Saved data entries
::::::::
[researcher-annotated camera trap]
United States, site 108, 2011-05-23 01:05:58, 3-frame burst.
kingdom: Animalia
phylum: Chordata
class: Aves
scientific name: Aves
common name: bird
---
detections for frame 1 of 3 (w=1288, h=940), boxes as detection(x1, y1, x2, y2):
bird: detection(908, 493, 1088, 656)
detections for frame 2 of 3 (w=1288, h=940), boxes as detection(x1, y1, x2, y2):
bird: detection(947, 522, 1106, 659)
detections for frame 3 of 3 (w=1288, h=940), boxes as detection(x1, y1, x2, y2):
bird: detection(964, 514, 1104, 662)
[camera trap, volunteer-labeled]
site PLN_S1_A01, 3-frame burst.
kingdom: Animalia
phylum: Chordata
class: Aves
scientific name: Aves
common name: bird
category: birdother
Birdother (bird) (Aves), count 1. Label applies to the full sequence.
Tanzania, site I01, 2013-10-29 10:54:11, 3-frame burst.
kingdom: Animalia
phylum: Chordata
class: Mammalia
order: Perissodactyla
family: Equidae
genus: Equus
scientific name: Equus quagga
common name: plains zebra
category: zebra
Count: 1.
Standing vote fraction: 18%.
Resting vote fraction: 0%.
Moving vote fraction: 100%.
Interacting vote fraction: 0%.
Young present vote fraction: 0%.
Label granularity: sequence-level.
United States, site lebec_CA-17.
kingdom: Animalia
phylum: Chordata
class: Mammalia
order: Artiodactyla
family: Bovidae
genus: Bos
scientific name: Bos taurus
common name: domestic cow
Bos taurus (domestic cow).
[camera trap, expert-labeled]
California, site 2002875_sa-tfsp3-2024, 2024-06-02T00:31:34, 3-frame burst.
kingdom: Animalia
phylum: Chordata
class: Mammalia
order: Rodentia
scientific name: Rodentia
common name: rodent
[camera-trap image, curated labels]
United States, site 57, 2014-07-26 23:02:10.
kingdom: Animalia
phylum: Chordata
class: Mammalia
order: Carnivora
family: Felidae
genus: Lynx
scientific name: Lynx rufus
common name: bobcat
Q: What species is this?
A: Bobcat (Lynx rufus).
::::::::
_Required work_
How many of the lines above include the string "United"? Reply with the number by itself.

_Result_
3